La malattia, di origine genetica, colpisce in Europa circa 3000 persone

UE - Si avvicina l’immissione in commercio in Europa di un nuovo farmaco contro l’Ipercolesterolemia familiare omozigote. La svolta è avvenuta lo scorso 30 maggio quando il Comitato europeo per i medicinali per uso umano (CHMP) ha adottato un parere positivo, con un voto unanime, per il lomitapide, farmaco ad uso orale prodotto dalla società biofarmaceutica Aegerion. Il farmaco è indicato per essere utilizzato nei pazienti adulti in associazione ad una specifica dieta a basso livello di colesterolo, in aggiunta ad altri farmaci ipolipemizzanti e sia nei pazienti che effettuano LDL aferesi che negli altri.

L’ ipercolesterolemia familiare omozigote è una malattia molto grave e rara,  riguarda circa una persona su un milione – in Europa circa 3000 soggetti - e si manifesta con livelli altissimi di colesterolo. Contrariamente a quello che si potrebbe pensare l’alimentazione c’entra ben poco. L’accumulo di colesterolo è, infatti, il sintomo di una malattia genetica che è stata ereditata da entrambe i genitori e che altera in maniera più o meno grave la capacità di un recettore di fare la sua funzione: quella di rimuovere il colesterolo delle lipoproteine a bassa densità (LDL-C o colesterolo "cattivo") dal corpo. Questo colesterolo di conseguenza, fin da giovanissimi, è presente in grande concentrazione nel sangue e causa preccemente aterosclerosi, con un restringimento delle arterie che può arrivare fino al blocco. I sintomi possono essere visibili già a due anni di vita e si può arrivare a gravi problemi cardiovascolari già a 10 anni.
La malattia cardiovascolare grava è certo una delle peggiori conseguenze della malattia, ma non è l’unica. Molti pazienti, infatti, presentano altri segni fisici, come gli xantomi: si tratta di depositi di colesterolo sotto la pelle e nei tendini che possono arrivare ad avere dimensioni veramente grandi e invalidanti. Altra caratteristica di questi pazienti è la limitata reattività al trattamento di abbassamento dei lipidi. 
La ricerca scientifica è stata fin ad oggi in grado di scoprire oltre 1600 mutazioni, ma esiste anche una percentuale di pazienti in cui queste non sono state ancora rilevate.

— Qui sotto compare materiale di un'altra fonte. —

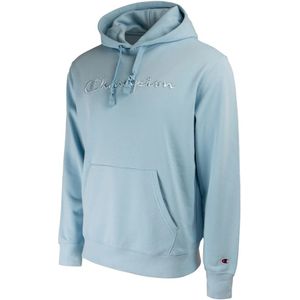 Champion, Heren, Sweatshirts & Hoodies, Blauw, Maat: M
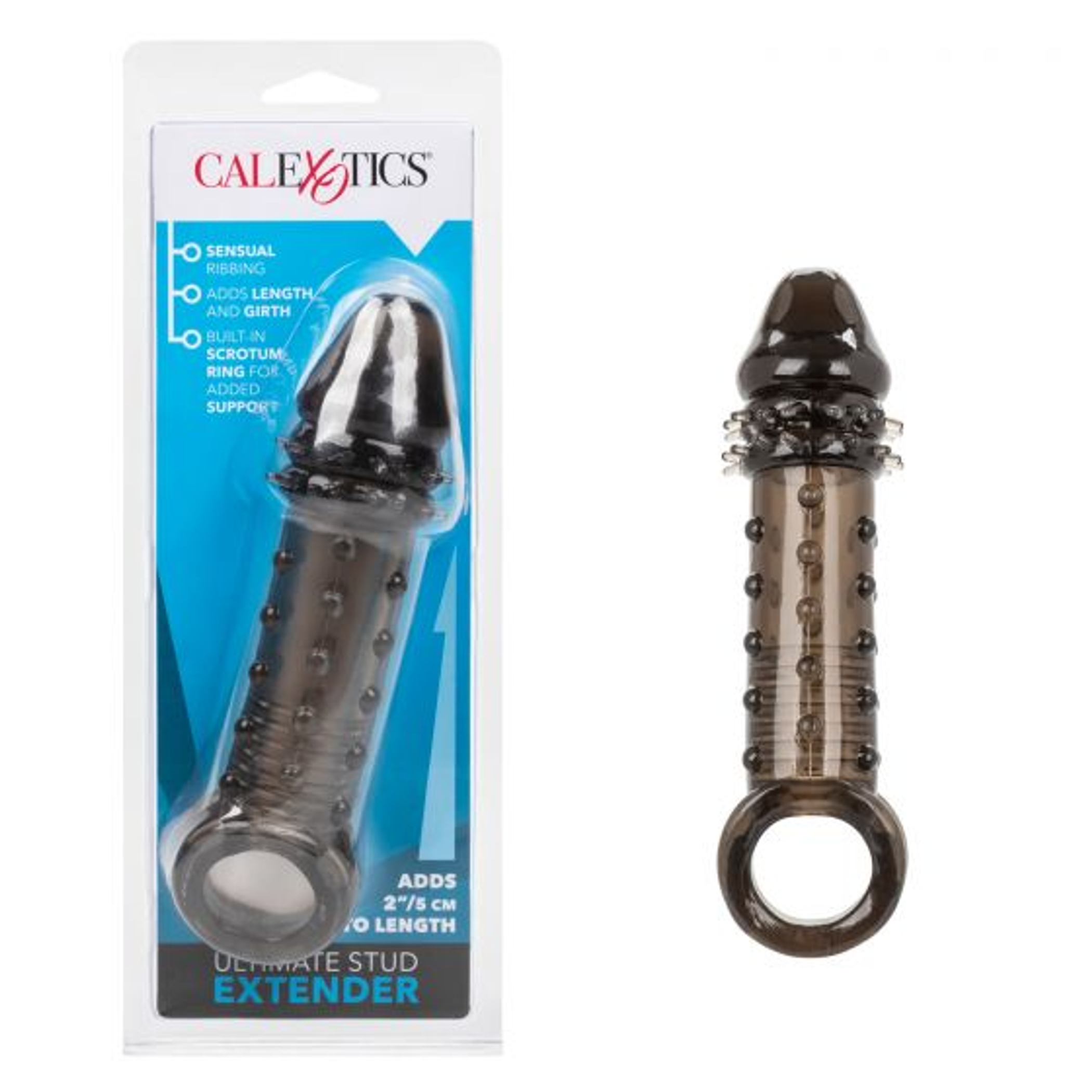 Ultimate Stud Extender Smoke | Penis Extension Sleeve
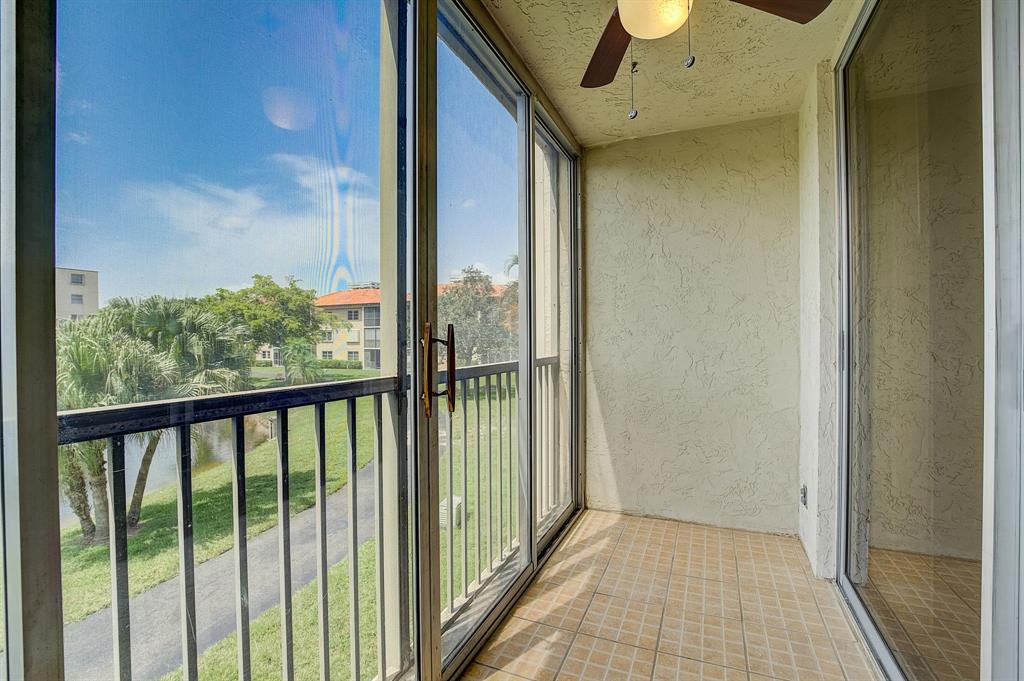 7940 Northwest 50th Street, Unit 203 Lauderhill, FL 33351 - Photo 23 of 36 a view of a balcony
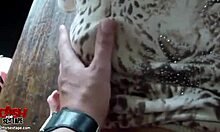 Skanky Ex-Gf Gets Fucked On Desk In Kitchen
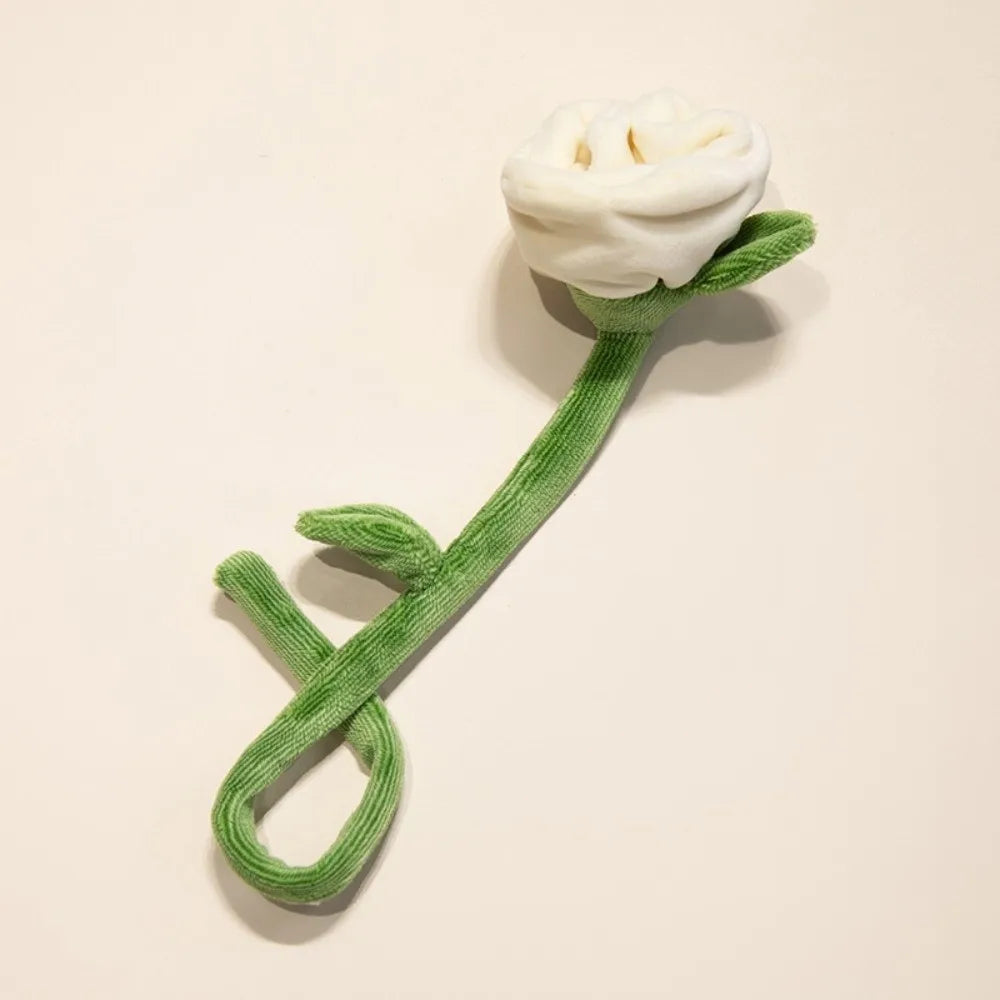 Handmade Felt Flower Bendable Wire Stem Artificial Bouquet Artificial Felt Flower Richie's 17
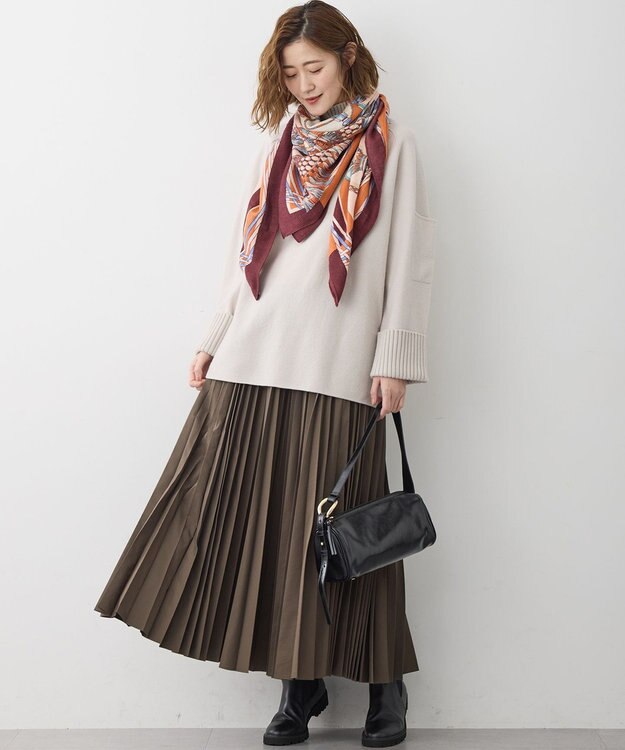 23区 【VERY掲載】シリンダー バッグ ブラック系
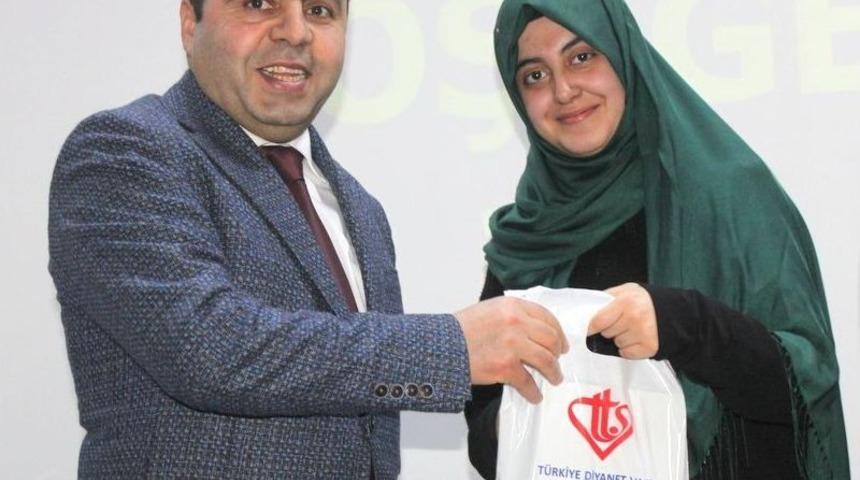 Van&rsquo;da &lsquo;gen&ccedil; Nida Kur&rsquo;an-ı Kerim&rsquo;i G&uuml;zel Okuma&rsquo; Yarışması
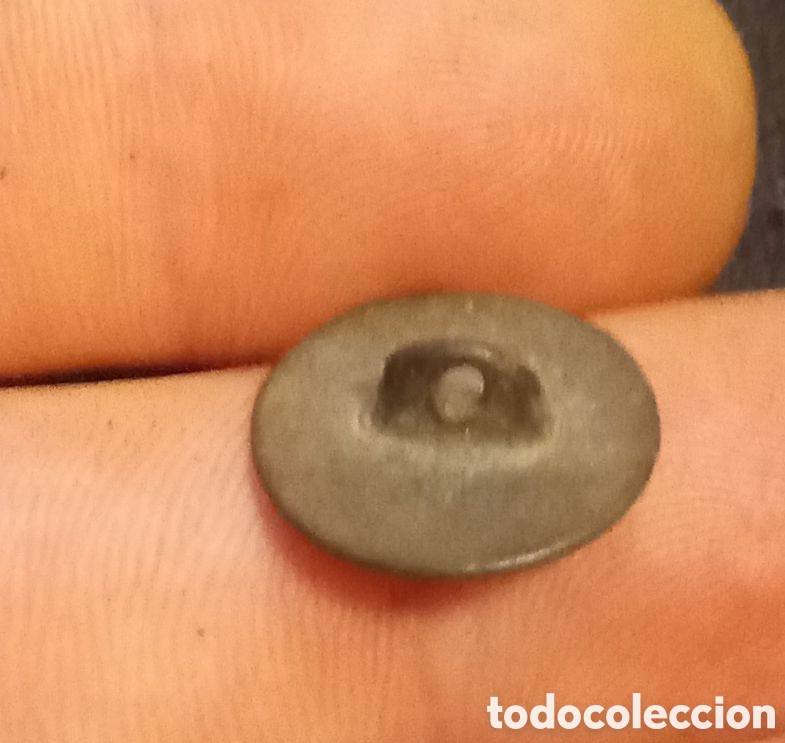 Antig&uuml;edades: BOTON MILITAR DE FERNANDO VII - Foto 2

"Il parere positivo del CHMP per LOJUXTA (questo il nome commerciale di Lomitapide) segna una pietra miliare per i pazienti europei con ipercolesterolemia familiare omozigote che attualmente hanno limitate opzioni di trattamento disponibili in grado di portare i loro livelli di colesterolo entro le soglie stabilite”  ha commentato Marc D. Beer, Chief Executive Officer di Aegerion.


IL FARMACO
Lomitapide ed è un inibitore selettivo della proteina di trasferimento microsomiale (MTP). Grazie a questo meccanismo di inibizione si riduce la secrezione delle lipoproteine e la concentrazione di lipidi circolanti, tra cui  colesterolo e trigliceridi. Secondo gli studi effettuati l’uso di questo farmaco permette di ridurre costantemente i livelli di colesterolo LDL in circa il 40% nei pazienti con ipercolesterolemia familiare omozigote. Gli effetti collaterali più comuni sono di tipo gastrointestinale ed epatici. Visto che in alcuni questi eventi avversi hanno portato alla necessità di interrompere il trattamento è già previsto che l’Autorizzazione al commercio sarà accompagnata da un piano di farmacovigilanza.